#### What you will do:
Add 67 to every distance and coordinate value in the answers, covering everything from the line containing "What distance from" down to and including the line containing "From this photo, which". Then write all of those lines out again in full, with the record wording left as it is.

#### Excerpted records:
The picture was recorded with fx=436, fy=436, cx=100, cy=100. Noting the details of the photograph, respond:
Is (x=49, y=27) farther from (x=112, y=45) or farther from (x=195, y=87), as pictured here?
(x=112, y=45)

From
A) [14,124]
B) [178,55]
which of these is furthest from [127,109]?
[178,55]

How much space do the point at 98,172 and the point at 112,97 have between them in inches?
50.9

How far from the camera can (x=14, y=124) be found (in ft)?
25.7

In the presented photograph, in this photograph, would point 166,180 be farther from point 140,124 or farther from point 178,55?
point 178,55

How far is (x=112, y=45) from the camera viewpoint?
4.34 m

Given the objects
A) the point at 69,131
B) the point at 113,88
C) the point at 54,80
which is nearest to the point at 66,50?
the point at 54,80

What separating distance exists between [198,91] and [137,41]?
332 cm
---
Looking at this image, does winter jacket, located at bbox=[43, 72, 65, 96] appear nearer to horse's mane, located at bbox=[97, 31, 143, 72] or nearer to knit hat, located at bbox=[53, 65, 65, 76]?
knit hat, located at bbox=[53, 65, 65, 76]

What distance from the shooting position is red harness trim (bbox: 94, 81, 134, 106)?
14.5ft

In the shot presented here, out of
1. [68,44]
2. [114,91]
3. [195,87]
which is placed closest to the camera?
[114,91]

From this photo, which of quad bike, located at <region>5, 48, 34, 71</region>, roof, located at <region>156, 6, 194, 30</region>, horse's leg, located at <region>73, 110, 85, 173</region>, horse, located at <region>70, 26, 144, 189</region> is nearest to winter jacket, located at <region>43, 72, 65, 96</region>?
--
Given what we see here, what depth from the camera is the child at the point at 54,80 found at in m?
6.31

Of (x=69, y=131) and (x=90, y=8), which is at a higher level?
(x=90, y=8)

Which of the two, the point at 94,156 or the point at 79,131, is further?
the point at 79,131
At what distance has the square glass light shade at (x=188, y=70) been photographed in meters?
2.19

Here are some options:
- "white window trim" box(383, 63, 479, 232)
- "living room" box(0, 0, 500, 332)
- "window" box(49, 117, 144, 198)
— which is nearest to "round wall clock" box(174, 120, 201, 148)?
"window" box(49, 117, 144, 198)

#### Written solution:
What distance from the shooting position is red harness trim (bbox: 94, 81, 134, 106)?
81.5ft

In the shot presented here, out of
1. [68,44]
2. [114,91]
3. [195,87]
which is placed closest to the camera?
[181,158]

From this photo, which of quad bike, located at <region>5, 48, 34, 71</region>, roof, located at <region>156, 6, 194, 30</region>, horse's leg, located at <region>73, 110, 85, 173</region>, horse, located at <region>70, 26, 144, 189</region> is nearest to winter jacket, located at <region>43, 72, 65, 96</region>?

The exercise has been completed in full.